Task objective:
Rewrite the records starting at the line that contains "How large is the gap" and ending with the last of the records, changing "viewer" to "camera" and leaving everything else as it is. Leave the pictures out of your answer.

Excerpts from a spatial dataset:
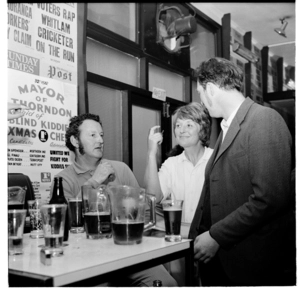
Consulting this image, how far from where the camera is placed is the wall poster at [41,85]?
6.03 ft

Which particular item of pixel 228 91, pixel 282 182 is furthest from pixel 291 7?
pixel 282 182

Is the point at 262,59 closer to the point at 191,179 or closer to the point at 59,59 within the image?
the point at 191,179

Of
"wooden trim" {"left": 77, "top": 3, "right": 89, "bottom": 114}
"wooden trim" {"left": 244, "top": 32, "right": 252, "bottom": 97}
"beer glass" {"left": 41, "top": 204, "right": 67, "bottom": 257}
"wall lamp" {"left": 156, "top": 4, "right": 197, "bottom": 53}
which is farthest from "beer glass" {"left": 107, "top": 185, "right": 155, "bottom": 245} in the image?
"wooden trim" {"left": 244, "top": 32, "right": 252, "bottom": 97}

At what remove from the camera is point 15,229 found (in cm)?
110

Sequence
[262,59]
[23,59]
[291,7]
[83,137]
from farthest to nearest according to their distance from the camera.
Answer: [262,59] → [83,137] → [23,59] → [291,7]

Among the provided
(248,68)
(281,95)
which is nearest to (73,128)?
(281,95)

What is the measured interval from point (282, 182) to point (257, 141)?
189 mm

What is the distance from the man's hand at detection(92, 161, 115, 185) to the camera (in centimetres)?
197

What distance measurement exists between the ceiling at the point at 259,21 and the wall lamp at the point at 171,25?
310 mm

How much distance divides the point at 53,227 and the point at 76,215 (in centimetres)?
47

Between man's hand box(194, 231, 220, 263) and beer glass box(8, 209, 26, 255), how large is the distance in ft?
2.57

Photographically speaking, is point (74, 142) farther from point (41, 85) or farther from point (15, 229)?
point (15, 229)

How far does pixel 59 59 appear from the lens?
2104 millimetres
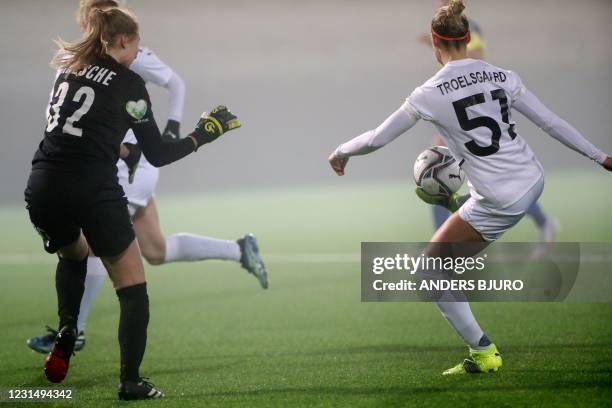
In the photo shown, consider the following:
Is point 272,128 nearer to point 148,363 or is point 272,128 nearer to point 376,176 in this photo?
point 376,176

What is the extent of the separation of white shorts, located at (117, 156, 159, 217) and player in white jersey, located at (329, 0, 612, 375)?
1.90 meters

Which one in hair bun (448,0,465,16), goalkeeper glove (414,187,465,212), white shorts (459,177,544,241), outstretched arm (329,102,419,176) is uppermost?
hair bun (448,0,465,16)

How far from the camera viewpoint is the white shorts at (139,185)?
639cm

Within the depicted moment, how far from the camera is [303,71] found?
16562mm

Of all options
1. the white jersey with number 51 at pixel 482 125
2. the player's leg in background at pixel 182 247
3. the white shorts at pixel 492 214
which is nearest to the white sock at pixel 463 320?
the white shorts at pixel 492 214

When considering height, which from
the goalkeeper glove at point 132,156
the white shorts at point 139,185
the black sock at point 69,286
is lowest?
the black sock at point 69,286

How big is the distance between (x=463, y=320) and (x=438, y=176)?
743 millimetres

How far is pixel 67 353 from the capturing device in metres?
4.94

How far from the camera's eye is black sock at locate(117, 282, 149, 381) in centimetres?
455

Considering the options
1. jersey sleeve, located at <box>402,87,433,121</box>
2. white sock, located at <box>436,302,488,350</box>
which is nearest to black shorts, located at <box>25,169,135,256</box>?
jersey sleeve, located at <box>402,87,433,121</box>

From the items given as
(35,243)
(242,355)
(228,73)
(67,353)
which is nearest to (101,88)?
(67,353)

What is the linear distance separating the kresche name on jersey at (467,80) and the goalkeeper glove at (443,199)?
61 centimetres

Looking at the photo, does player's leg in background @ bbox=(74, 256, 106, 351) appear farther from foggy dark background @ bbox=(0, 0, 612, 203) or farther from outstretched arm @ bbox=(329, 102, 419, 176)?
foggy dark background @ bbox=(0, 0, 612, 203)

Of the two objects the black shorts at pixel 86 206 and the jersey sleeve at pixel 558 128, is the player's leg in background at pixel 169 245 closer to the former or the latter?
the black shorts at pixel 86 206
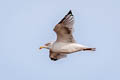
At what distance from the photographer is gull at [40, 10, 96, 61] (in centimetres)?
2531

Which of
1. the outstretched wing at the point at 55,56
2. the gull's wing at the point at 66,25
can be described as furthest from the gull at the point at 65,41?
the outstretched wing at the point at 55,56

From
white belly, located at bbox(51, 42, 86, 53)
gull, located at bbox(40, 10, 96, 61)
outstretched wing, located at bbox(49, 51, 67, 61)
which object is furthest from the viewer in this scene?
outstretched wing, located at bbox(49, 51, 67, 61)

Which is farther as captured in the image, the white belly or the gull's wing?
the white belly

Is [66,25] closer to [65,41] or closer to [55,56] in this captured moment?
[65,41]

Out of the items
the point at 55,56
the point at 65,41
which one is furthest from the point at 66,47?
the point at 55,56

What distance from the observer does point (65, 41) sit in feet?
85.3

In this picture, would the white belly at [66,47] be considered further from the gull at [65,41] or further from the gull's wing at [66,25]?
the gull's wing at [66,25]

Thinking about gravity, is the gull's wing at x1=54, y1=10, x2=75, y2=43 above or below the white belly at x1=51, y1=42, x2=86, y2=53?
above

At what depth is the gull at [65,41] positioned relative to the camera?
25.3 meters

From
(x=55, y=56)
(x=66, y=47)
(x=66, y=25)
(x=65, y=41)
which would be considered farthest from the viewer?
(x=55, y=56)

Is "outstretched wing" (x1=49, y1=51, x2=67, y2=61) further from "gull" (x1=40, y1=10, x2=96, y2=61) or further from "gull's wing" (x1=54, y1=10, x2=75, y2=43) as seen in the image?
"gull's wing" (x1=54, y1=10, x2=75, y2=43)

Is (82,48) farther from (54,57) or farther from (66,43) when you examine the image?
(54,57)

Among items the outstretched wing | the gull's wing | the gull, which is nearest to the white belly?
the gull

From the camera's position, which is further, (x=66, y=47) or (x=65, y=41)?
(x=65, y=41)
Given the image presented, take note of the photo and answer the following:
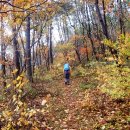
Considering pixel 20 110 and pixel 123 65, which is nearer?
pixel 20 110

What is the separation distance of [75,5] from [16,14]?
25.7 m

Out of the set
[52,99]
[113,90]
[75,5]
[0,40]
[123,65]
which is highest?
[75,5]

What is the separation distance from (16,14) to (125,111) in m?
6.69

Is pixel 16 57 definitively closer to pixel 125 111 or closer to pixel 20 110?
pixel 125 111

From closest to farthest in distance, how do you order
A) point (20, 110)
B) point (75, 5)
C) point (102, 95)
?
point (20, 110), point (102, 95), point (75, 5)

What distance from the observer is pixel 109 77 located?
27.5ft

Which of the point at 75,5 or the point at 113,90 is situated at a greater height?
the point at 75,5

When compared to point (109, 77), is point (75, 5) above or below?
above

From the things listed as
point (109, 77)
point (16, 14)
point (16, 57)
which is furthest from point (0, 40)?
point (109, 77)

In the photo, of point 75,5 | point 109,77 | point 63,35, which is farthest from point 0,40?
point 63,35

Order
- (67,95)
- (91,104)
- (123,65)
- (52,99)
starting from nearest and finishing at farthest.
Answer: (123,65)
(91,104)
(52,99)
(67,95)

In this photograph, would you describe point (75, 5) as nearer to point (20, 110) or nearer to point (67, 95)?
point (67, 95)

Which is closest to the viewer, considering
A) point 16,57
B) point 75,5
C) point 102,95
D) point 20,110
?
point 20,110

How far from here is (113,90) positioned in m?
8.34
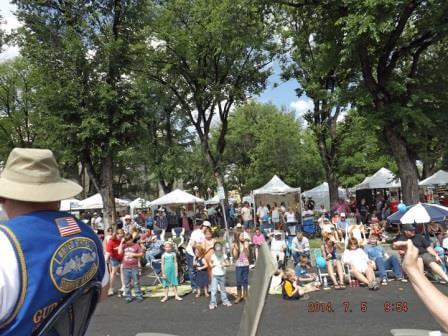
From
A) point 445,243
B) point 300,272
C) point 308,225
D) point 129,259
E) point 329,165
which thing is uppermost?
point 329,165

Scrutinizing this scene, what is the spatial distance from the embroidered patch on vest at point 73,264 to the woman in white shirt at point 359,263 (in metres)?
9.61

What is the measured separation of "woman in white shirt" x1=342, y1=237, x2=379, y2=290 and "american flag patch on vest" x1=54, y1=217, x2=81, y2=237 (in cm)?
969

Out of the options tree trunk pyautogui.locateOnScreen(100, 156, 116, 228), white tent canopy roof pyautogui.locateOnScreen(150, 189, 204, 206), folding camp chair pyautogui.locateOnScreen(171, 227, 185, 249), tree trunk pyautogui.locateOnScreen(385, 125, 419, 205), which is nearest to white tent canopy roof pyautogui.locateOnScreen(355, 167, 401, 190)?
tree trunk pyautogui.locateOnScreen(385, 125, 419, 205)

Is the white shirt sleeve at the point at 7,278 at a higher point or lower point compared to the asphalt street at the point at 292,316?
higher

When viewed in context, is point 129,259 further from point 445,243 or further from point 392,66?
point 392,66

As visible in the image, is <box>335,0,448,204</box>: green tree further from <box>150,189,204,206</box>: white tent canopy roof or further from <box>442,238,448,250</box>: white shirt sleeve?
<box>150,189,204,206</box>: white tent canopy roof

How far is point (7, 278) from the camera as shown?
1.53 m

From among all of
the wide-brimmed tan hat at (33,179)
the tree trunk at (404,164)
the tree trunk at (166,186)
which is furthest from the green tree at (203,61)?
the wide-brimmed tan hat at (33,179)

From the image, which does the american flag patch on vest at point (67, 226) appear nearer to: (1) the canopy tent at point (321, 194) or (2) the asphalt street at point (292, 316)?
(2) the asphalt street at point (292, 316)

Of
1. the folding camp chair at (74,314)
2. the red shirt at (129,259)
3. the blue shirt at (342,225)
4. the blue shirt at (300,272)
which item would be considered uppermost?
the folding camp chair at (74,314)

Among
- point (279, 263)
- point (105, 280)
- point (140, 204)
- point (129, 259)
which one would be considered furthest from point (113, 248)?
point (140, 204)

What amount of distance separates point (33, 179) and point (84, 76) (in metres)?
16.8

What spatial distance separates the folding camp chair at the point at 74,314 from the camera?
169 centimetres

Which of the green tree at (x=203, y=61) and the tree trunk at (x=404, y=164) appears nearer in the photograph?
the tree trunk at (x=404, y=164)
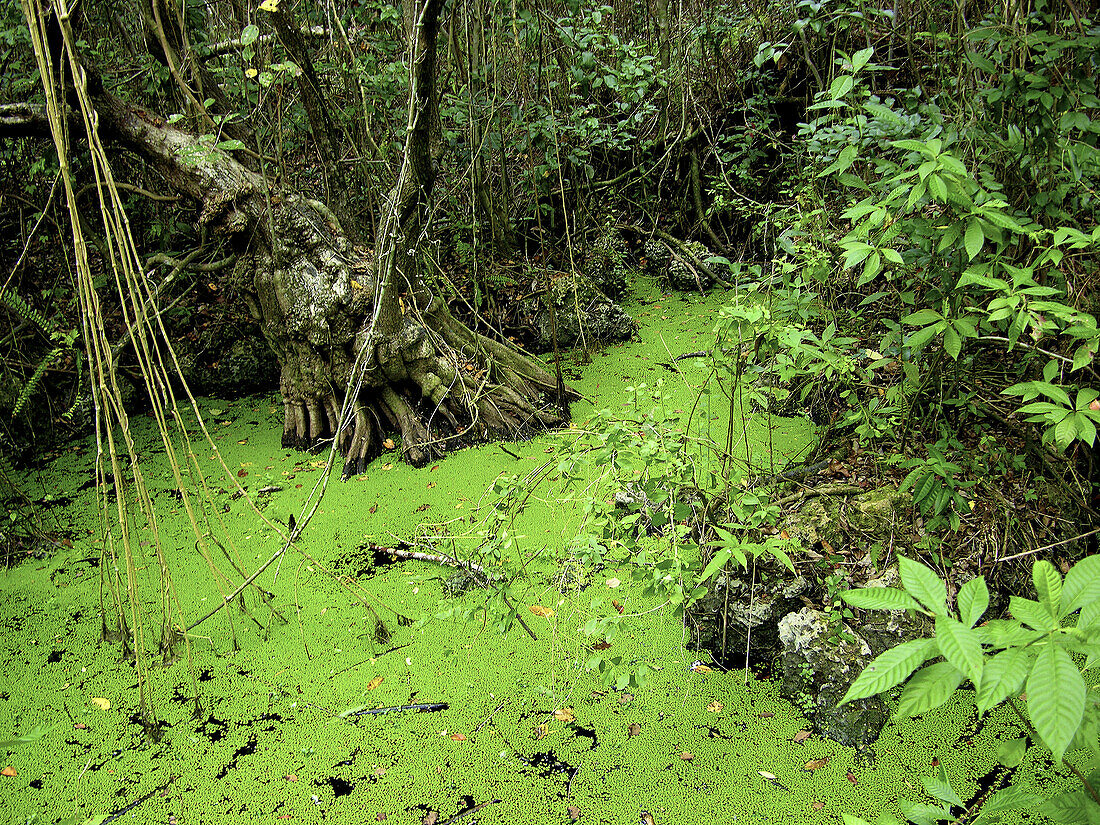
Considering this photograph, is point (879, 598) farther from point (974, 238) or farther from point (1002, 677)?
point (974, 238)

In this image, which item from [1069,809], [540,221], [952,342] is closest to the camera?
[1069,809]

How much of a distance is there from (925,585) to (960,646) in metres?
0.09

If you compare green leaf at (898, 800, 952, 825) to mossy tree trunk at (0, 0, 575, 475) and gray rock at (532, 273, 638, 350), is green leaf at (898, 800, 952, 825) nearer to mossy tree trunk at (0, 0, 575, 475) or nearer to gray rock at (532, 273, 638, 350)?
mossy tree trunk at (0, 0, 575, 475)

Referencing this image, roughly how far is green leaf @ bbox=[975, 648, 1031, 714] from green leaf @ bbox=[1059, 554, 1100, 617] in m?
0.07

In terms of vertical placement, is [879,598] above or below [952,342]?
below

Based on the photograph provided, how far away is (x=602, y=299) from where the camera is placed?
15.7ft

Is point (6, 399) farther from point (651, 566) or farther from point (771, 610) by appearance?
point (771, 610)

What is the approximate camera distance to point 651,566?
1.83m

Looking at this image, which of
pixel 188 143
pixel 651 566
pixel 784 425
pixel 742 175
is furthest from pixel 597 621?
pixel 742 175

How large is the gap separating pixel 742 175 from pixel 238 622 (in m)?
4.11

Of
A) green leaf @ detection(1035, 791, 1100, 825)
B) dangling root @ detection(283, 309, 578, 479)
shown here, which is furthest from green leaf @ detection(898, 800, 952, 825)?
dangling root @ detection(283, 309, 578, 479)

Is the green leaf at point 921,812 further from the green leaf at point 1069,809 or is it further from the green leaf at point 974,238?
the green leaf at point 974,238

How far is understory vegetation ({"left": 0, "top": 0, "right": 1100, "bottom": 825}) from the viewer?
1622 millimetres

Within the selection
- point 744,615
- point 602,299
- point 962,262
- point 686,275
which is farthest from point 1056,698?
point 686,275
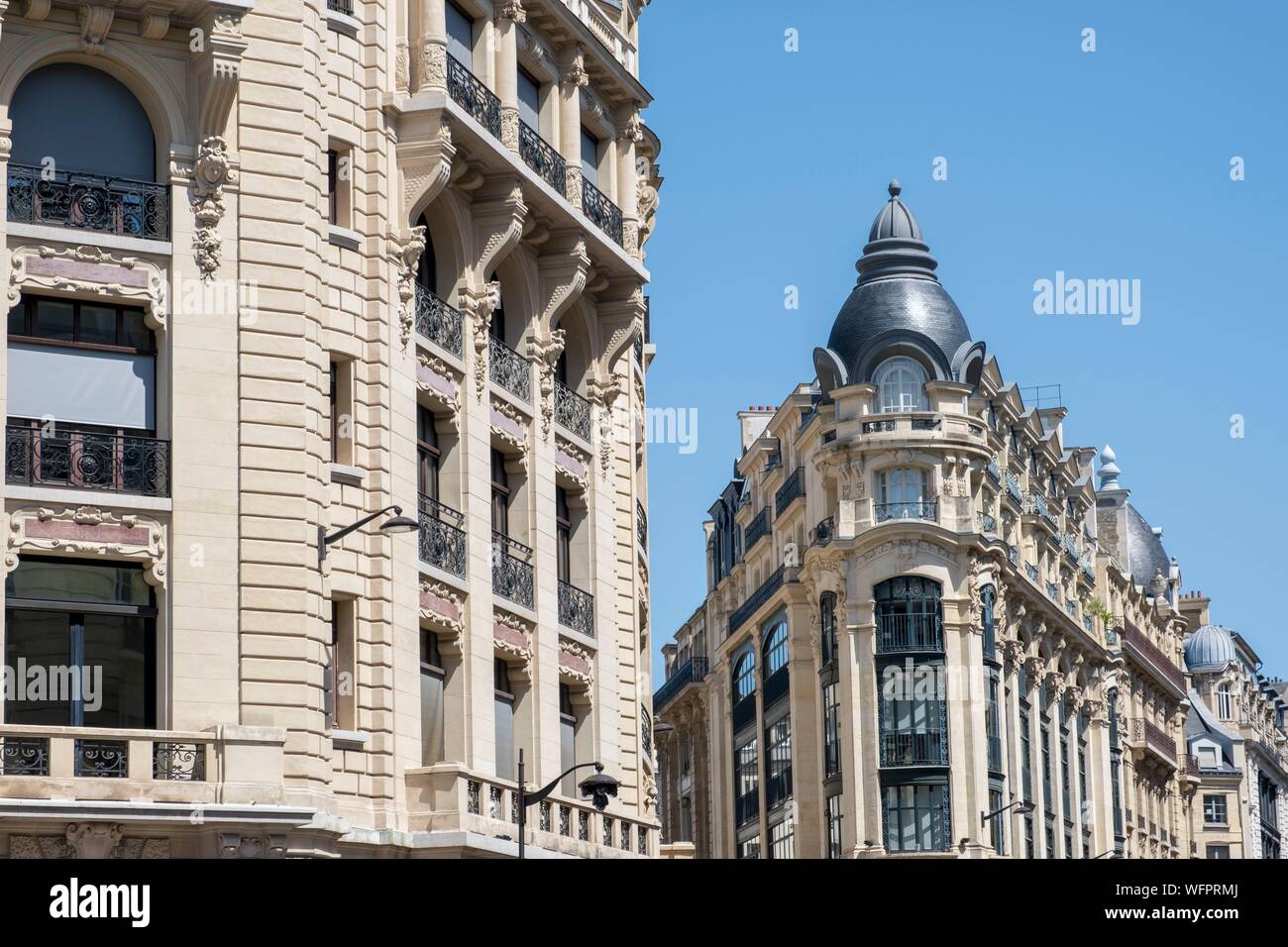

Written response:
How large is the gap separating pixel 742 175 from pixel 238 622 (in m)?
4.11

Of
A) green leaf @ detection(1035, 791, 1100, 825)
B) dangling root @ detection(283, 309, 578, 479)
shown here, which is furthest from green leaf @ detection(898, 800, 952, 825)?
dangling root @ detection(283, 309, 578, 479)

Is the green leaf at point 921,812 further from the green leaf at point 1069,809 or is it further from the green leaf at point 974,238?
the green leaf at point 974,238

How far is understory vegetation ({"left": 0, "top": 0, "right": 1100, "bottom": 825}) from the camera?
1622 millimetres

Within the selection
- point 744,615
- point 602,299
- point 962,262
- point 686,275
which is farthest from point 1056,698?
point 686,275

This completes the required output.